The research paints a clear picture when viewed collectively.
Schema markup might not be a guarantee of AI citations. But it is a consistent, positive signal identified by multiple independent research teams across different methodologies and platforms.
For Shopify stores, three things stand out.
First, most Shopify stores are not already being cited by AI tools, which means they’re in a different starting position than the pages Ahrefs studied.
The Ahrefs dataset focused on pages that were already inside the AI consideration set with 100+ citations.
For stores that haven’t reached that baseline yet, the broader research suggests schema can play a role in initial discoverability.
To understand why, consider what happens when a customer asks an AI tool “What’s the best 55-inch smart TV under $500?” The AI scans product pages for structured details like screen size, resolution, smart TV support, operating system, pricing, and availability.
If that information is not marked up with schema, the AI has to interpret unstructured text, and the research consistently shows it does that less reliably.
Most Shopify stores have gaps in exactly these areas:
- Incomplete product specifications that AI tools cannot parse accurately
- Missing availability and pricing data in a structured format
- No FAQ content on product or collection pages
- Unanswered customer questions that AI tools are actively searching for
This is consistent with what Google and Microsoft have stated publicly: structured data reduces the need for their AI systems to infer meaning from unstructured pages.
The best-performing schema types match ecommerce needs.

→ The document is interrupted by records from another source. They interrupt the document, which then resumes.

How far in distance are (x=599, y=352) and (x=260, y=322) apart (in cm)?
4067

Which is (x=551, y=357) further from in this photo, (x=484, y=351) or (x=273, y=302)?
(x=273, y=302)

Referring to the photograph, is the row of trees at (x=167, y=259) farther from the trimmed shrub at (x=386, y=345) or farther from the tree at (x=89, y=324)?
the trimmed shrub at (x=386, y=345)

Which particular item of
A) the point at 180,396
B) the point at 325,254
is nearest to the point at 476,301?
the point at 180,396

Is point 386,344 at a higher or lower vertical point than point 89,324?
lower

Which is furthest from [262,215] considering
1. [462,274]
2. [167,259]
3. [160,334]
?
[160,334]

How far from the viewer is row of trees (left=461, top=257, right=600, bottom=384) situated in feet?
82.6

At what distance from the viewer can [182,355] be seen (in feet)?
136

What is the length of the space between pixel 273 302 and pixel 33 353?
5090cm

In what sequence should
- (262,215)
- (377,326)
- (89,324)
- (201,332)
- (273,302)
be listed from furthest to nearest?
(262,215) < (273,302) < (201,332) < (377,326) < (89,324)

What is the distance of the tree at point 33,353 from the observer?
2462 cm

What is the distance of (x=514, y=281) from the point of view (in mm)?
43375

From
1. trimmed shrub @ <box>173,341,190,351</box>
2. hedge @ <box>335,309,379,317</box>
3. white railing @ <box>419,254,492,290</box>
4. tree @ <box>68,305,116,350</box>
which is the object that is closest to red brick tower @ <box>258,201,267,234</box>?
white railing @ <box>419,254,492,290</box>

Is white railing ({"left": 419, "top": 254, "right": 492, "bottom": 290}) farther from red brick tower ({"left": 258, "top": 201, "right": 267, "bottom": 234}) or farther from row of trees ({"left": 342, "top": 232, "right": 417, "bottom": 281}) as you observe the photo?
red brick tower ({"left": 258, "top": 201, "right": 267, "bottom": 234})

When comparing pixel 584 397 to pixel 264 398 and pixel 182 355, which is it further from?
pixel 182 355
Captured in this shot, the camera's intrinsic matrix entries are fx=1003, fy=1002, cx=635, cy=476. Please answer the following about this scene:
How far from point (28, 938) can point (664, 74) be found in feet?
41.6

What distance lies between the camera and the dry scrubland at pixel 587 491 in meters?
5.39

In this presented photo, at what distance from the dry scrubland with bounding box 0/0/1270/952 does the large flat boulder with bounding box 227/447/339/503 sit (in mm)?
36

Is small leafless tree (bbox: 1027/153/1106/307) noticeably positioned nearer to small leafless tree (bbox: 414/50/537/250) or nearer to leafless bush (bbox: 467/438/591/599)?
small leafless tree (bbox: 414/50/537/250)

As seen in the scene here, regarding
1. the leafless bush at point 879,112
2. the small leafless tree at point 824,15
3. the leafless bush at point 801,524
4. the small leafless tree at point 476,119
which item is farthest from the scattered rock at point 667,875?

The schema types that correlated most strongly with AI citations across these studies (FAQPage, BreadcrumbList, Article, and Organization) are precisely the types Shopify stores benefit from most.
They represent your catalog hierarchy, Q&A content, blog posts, and brand identity.
Schema is a cost-effective structural lever. Multiple researchers describe it this way.
It requires correct implementation and ongoing accuracy, which Risify handles for Shopify stores without code or development work.
Structured data is not the only thing that matters for AI visibility, but it is one of the most reliable foundations you can put in place.
Conclusion
The research shows that schema markup will not single-handedly get your store recommended by AI tools.
But it also shows that schema makes your pages easier for AI systems to read, categorize, and cite.
Across independent studies, that signal showed up consistently. For Shopify merchants, the practical takeaway is straightforward.
Check what schema your store currently has, identify the gaps, and fix them.
The research suggests it is one of the most cost-effective structural improvements you can make.